SELECTED TEXT
Introduction

Although the therapy of Human epidermal growth factor receptor-2 (HER2) positive breast cancer is mainly based on the use of Trastuzumab and Pertuzumab, still 20% of these tumors are resistant to these two drugs, presenting poor clinical prognosis and low patient survival. For these reasons is extremely important to understand how resistance to Trastuzumab and Pertuzumab treatment is maintained.  The mechanism of action of the two antibodies is based on the enhancement of antibody dependent cytotoxicity (ADCC) by NK cells. An impairment of NK cell ADCC activity could be a potential mechanism of resistance to HER2 targeted therapy. The aim of our method is to provide a novel therapeutic approach in particular in patients that do not respond or are resistant to common therapies.

Technical features

The method shows how the diseases progression to Trastuzumab treatment is correlated with the capacity of sera from progressive disease (PD) patients to impair healthy NK cell ADCC. We found that CHI3L1 levels are increased in sera of PD patients compared with complete remission (CR) patients and healthy controls (Fig. 2). Recombinant CHI3L1 protein is able to inhibit Trastuzumab mediated NK cells ADCC in vitro. The inhibition can be reverted by adding two different neutralizing ligands of CHI3L1, a specific monoclonal antibody and the soluble form of its receptor interleukin 13 receptor alpha 2 (IL13ra2) (Fig. 3).

Possible Applications

• Breast cancer treament.

Advantages

• The antibody can be administrated in patients in combination with other treatments, in particular with antibodies capable to neutralize other receptors involved in tumor growth or angiogenesis.

DESCRIPTION OF THE TASK
Rewrite the part of the HER2 breast cancer text starting with "The method shows" and going on through "growth or angiogenesis.", swapping "in vitro" for "in cell culture".

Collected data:
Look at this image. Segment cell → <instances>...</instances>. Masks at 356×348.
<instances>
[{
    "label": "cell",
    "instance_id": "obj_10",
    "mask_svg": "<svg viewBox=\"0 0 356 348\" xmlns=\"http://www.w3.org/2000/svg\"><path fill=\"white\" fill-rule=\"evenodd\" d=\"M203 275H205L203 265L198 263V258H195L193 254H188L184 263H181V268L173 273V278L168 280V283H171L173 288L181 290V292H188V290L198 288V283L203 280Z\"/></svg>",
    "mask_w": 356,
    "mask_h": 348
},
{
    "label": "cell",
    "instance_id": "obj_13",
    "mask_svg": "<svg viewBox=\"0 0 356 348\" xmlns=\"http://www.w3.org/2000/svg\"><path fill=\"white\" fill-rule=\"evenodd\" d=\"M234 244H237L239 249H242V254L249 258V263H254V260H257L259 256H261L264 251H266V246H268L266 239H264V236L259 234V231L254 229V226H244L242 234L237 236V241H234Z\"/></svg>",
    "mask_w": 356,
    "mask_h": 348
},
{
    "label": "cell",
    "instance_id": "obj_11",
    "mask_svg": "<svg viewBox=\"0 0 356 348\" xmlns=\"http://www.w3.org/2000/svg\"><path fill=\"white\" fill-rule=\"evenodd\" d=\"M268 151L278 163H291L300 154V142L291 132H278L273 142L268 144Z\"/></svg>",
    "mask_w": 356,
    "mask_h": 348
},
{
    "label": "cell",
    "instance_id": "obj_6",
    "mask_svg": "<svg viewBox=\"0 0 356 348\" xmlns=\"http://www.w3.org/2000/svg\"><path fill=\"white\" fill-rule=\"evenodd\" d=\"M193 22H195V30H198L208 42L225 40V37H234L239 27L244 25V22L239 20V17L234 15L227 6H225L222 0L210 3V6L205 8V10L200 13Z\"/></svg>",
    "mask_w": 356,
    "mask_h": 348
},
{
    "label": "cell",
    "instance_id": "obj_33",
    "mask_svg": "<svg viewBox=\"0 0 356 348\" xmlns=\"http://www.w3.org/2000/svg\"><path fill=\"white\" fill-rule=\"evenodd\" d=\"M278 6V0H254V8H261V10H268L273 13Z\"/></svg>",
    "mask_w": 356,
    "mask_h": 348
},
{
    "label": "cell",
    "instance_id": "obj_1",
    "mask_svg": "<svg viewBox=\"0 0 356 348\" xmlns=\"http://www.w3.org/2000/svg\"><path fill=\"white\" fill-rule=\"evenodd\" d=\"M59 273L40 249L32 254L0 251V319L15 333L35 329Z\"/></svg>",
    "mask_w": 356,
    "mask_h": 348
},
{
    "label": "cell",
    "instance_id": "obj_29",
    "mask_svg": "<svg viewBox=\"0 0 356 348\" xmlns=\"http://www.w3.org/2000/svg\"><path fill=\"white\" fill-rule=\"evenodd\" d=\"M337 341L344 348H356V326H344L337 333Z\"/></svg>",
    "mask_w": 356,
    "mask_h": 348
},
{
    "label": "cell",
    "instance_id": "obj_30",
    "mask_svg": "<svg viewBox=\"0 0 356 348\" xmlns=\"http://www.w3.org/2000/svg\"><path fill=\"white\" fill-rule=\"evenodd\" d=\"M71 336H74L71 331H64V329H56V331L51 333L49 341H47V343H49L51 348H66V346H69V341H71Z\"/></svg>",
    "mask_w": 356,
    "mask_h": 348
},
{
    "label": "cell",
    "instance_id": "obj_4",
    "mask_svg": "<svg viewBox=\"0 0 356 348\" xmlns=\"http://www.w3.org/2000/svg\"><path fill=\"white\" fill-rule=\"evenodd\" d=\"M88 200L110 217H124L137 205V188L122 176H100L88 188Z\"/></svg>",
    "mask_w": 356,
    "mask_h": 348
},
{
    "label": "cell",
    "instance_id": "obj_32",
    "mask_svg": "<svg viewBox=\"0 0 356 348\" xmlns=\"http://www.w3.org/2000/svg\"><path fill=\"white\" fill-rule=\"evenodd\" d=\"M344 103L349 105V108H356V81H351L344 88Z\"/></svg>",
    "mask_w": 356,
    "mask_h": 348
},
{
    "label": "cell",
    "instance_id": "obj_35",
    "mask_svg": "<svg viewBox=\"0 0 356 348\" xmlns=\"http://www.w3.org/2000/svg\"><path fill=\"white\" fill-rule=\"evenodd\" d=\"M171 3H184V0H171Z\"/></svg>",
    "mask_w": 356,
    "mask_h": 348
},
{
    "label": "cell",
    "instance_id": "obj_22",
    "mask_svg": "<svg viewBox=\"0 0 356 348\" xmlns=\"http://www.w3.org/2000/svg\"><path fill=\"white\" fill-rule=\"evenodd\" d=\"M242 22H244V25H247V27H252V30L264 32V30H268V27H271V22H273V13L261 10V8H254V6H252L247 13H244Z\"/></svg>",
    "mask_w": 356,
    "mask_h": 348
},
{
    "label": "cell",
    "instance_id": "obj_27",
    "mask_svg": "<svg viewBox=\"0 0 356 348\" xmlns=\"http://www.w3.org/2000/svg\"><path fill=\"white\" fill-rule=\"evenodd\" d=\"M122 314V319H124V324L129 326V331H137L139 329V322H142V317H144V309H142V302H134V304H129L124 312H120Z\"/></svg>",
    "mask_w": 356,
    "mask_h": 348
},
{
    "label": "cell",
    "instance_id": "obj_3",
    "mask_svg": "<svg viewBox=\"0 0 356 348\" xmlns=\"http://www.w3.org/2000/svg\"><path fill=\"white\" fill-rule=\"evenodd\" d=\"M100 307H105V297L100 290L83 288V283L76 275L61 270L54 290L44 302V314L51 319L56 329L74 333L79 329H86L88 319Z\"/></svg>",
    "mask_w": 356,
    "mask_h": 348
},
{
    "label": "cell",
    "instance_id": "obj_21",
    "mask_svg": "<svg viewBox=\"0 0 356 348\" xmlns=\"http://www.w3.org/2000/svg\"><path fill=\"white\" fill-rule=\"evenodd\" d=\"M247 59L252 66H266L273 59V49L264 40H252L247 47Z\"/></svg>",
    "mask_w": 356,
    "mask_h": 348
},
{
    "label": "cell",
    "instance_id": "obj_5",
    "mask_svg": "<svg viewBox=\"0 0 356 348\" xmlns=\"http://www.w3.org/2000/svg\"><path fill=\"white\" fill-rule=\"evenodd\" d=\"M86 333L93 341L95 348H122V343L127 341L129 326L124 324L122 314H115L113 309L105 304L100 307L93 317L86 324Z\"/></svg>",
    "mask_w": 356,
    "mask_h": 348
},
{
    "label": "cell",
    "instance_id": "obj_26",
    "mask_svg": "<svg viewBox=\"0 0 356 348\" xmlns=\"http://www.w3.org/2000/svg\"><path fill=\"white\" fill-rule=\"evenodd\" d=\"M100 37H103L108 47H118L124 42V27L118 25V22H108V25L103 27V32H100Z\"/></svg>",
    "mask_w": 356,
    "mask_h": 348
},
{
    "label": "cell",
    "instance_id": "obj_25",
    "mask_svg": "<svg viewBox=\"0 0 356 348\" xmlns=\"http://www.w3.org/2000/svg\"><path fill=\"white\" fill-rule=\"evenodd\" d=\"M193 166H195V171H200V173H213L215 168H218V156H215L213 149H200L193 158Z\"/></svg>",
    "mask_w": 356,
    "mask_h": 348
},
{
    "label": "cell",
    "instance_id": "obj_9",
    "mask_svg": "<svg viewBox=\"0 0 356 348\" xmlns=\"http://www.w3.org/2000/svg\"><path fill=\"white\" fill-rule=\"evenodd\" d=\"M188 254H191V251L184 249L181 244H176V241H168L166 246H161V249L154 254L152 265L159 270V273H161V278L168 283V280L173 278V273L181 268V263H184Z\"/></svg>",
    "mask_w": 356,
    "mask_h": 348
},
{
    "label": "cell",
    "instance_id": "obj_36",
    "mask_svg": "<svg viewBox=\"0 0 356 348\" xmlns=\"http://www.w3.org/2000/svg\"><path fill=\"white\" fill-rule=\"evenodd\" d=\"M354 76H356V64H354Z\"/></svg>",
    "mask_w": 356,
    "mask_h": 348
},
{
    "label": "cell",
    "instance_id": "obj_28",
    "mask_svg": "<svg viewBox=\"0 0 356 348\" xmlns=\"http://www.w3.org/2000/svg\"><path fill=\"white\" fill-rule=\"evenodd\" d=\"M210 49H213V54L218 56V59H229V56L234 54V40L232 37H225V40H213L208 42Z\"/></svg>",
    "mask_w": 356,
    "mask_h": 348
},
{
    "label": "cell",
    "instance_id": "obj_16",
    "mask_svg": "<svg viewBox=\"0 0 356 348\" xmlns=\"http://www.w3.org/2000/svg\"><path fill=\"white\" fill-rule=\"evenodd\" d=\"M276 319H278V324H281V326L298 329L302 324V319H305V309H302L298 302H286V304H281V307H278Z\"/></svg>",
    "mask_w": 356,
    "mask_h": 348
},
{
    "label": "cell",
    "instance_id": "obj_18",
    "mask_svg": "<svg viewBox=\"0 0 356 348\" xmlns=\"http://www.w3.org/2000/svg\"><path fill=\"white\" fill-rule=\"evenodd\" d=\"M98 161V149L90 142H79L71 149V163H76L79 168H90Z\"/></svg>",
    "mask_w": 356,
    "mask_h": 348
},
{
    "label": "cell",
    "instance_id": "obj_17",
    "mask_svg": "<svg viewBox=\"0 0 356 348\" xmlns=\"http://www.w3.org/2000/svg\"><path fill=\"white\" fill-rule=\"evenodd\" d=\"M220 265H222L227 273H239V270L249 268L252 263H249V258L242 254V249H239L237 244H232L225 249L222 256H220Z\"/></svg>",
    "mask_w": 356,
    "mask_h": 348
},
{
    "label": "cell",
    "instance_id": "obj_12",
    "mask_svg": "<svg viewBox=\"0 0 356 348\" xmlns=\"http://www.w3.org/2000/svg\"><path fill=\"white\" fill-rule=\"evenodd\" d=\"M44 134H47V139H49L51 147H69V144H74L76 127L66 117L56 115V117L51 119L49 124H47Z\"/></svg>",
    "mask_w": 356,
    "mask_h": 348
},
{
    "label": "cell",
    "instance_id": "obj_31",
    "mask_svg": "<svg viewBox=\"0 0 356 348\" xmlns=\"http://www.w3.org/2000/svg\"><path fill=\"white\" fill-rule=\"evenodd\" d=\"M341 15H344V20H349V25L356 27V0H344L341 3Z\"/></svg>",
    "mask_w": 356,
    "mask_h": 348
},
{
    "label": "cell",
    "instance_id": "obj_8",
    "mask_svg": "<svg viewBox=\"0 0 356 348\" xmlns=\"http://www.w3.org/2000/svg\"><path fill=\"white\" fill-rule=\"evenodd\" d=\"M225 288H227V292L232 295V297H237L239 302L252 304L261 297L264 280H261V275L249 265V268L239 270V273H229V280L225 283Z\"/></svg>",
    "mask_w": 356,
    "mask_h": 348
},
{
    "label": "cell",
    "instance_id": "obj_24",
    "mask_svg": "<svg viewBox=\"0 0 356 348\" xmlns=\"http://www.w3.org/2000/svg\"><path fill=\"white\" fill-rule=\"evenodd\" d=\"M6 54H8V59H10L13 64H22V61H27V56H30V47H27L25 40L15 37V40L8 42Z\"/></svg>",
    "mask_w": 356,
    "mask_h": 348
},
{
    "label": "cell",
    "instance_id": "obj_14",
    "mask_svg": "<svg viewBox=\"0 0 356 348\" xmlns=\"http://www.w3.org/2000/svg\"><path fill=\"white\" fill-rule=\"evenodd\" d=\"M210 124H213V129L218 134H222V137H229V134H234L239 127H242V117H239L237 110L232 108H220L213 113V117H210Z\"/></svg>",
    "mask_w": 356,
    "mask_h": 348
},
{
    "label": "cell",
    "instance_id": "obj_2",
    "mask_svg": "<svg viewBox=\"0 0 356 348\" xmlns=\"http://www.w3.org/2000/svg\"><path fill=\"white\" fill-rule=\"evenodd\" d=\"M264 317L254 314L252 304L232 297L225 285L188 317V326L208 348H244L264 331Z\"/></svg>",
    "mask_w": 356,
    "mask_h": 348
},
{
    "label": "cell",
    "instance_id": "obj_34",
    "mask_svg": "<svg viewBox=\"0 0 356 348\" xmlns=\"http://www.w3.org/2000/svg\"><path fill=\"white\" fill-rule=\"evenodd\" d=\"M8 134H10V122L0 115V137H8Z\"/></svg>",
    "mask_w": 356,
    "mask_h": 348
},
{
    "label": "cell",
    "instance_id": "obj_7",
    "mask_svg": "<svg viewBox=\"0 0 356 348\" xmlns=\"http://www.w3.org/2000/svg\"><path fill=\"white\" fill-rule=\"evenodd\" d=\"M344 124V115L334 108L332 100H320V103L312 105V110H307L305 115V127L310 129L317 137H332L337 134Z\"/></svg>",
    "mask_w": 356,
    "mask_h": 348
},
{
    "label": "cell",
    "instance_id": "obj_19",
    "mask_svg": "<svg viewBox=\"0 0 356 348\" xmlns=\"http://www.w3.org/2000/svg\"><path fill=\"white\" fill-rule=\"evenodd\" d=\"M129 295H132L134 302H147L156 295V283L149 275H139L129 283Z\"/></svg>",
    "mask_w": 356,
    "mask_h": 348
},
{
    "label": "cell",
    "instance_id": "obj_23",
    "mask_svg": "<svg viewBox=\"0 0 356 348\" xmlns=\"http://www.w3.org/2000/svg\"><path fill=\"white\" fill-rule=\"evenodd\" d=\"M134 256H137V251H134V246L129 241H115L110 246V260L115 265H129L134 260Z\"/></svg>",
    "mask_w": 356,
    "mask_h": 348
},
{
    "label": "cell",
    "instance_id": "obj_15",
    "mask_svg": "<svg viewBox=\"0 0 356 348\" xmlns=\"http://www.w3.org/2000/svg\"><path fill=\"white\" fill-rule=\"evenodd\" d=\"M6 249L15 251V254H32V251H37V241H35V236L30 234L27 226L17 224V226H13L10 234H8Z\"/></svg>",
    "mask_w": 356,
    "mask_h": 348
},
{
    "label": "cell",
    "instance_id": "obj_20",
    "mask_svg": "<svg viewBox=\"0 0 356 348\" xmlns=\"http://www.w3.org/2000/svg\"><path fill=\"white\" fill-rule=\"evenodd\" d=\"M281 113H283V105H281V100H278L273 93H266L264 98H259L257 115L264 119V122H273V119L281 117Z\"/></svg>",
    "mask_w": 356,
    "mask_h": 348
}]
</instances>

SOLVED EXERCISE
The method shows how the diseases progression to Trastuzumab treatment is correlated with the capacity of sera from progressive disease (PD) patients to impair healthy NK cell ADCC. We found that CHI3L1 levels are increased in sera of PD patients compared with complete remission (CR) patients and healthy controls (Fig. 2). Recombinant CHI3L1 protein is able to inhibit Trastuzumab mediated NK cells ADCC in cell culture. The inhibition can be reverted by adding two different neutralizing ligands of CHI3L1, a specific monoclonal antibody and the soluble form of its receptor interleukin 13 receptor alpha 2 (IL13ra2) (Fig. 3).

Possible Applications

• Breast cancer treament.

Advantages

• The antibody can be administrated in patients in combination with other treatments, in particular with antibodies capable to neutralize other receptors involved in tumor growth or angiogenesis.